Listed records:
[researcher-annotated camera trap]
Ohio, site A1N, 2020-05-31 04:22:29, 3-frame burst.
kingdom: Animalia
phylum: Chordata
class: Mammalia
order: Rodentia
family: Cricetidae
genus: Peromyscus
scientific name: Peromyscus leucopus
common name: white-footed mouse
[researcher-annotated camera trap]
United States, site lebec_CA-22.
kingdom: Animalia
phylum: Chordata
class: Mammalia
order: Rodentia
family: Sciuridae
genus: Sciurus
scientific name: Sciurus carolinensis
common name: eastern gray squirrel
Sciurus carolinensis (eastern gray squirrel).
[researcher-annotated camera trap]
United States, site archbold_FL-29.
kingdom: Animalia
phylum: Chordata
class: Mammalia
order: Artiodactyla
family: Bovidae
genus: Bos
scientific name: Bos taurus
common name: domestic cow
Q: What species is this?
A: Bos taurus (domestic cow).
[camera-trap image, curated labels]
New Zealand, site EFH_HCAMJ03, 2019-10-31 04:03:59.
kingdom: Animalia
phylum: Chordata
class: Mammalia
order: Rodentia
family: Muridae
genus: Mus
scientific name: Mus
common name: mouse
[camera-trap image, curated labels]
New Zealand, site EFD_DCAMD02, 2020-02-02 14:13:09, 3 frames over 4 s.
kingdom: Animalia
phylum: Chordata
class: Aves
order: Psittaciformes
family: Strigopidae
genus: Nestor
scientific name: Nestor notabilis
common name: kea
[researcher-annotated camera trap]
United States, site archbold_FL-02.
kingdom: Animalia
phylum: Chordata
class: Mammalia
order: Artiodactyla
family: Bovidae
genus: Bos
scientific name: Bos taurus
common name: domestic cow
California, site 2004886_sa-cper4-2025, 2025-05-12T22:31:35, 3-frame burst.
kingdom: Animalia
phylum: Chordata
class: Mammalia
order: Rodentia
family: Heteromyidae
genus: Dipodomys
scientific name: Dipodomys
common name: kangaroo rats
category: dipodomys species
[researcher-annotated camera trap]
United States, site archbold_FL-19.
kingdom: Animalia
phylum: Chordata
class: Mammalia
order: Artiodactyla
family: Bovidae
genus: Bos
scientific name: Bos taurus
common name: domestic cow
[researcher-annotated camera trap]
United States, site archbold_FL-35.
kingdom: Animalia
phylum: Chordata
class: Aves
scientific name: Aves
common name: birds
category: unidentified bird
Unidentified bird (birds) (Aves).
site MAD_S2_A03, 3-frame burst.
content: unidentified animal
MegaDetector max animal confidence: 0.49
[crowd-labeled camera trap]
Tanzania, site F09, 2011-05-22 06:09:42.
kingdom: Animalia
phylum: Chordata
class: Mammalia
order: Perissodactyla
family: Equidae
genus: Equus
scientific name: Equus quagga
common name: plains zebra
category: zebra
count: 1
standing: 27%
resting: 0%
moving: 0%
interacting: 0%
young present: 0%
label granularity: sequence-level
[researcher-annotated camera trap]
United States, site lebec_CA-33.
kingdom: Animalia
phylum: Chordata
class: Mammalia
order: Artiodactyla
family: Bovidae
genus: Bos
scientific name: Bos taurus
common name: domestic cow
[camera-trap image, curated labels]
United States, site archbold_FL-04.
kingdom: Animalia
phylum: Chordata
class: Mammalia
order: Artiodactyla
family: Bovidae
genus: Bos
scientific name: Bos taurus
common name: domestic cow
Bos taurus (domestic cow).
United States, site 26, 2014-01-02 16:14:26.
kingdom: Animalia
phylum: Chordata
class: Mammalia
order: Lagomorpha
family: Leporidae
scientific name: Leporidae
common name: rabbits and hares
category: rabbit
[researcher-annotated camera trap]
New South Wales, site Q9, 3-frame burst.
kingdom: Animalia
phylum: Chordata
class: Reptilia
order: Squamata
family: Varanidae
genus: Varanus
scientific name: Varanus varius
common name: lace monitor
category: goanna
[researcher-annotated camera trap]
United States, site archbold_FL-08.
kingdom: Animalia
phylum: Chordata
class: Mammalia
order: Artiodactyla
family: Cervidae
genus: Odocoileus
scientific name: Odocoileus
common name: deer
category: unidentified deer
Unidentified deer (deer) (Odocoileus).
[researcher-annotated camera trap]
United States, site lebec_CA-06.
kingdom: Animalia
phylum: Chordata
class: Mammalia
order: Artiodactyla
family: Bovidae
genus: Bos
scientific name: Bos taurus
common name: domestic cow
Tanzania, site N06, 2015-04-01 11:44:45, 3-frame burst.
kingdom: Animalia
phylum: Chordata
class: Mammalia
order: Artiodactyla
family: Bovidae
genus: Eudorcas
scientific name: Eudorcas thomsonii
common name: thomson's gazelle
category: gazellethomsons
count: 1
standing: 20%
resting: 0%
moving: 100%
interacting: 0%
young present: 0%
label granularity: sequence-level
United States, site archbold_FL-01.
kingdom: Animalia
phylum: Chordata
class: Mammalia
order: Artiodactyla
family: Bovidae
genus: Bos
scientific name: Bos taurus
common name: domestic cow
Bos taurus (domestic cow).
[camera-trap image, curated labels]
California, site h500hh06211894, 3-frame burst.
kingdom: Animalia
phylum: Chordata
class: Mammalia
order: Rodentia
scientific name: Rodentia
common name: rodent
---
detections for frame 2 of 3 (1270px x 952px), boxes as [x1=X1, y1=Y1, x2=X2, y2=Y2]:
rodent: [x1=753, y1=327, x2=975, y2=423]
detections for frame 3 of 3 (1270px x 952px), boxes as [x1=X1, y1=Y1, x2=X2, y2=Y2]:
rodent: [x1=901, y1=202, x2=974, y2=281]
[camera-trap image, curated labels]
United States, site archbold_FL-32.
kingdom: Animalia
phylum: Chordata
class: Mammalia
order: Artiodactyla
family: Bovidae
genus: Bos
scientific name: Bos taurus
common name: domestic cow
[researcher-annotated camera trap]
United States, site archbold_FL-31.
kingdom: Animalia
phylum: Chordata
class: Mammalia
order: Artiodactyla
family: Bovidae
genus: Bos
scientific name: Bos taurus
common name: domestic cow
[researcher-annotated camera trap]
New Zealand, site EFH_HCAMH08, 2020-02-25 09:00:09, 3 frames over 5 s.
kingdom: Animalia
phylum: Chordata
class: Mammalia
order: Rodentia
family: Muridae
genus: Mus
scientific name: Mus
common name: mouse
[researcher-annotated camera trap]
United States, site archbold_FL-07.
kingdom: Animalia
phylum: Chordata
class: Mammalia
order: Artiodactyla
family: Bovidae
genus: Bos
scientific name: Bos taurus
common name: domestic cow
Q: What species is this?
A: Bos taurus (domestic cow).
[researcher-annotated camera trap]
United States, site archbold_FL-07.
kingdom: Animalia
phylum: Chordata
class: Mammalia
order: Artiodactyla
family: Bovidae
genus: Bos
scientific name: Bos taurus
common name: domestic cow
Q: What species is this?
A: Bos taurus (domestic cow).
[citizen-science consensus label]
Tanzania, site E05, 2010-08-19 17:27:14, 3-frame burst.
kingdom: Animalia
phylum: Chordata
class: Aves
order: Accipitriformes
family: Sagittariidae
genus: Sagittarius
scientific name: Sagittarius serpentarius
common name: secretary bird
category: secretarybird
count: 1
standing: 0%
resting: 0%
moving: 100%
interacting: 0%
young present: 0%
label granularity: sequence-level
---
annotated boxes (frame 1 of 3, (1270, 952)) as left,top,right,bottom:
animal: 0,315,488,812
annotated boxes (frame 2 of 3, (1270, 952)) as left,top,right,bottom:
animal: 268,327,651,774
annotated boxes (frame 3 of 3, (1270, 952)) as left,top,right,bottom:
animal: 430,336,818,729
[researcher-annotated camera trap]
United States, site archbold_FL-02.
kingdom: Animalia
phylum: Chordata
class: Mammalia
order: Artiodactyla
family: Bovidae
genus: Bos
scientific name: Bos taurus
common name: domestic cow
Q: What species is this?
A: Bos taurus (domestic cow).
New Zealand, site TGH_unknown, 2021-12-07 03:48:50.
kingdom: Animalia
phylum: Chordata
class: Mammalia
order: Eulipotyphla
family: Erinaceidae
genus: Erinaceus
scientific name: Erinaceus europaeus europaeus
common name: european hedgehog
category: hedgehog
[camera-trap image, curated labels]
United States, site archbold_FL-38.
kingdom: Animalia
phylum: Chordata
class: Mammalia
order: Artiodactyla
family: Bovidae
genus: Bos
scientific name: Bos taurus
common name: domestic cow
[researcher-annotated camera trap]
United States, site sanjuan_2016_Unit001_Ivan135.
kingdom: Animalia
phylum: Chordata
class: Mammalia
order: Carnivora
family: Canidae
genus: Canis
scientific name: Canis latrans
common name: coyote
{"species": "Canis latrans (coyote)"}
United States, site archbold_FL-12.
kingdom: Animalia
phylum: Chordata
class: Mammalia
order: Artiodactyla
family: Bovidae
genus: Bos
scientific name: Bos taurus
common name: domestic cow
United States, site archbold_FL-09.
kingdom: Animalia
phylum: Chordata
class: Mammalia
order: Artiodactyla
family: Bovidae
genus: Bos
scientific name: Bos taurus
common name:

Activity: All that is needed is the exact run of lines above from the line containing "scientific name: Leporidae" through the line containing "family: Cervidae", both of them included.

Written solution:
scientific name: Leporidae
common name: rabbits and hares
category: rabbit
[researcher-annotated camera trap]
New South Wales, site Q9, 3-frame burst.
kingdom: Animalia
phylum: Chordata
class: Reptilia
order: Squamata
family: Varanidae
genus: Varanus
scientific name: Varanus varius
common name: lace monitor
category: goanna
[researcher-annotated camera trap]
United States, site archbold_FL-08.
kingdom: Animalia
phylum: Chordata
class: Mammalia
order: Artiodactyla
family: Cervidae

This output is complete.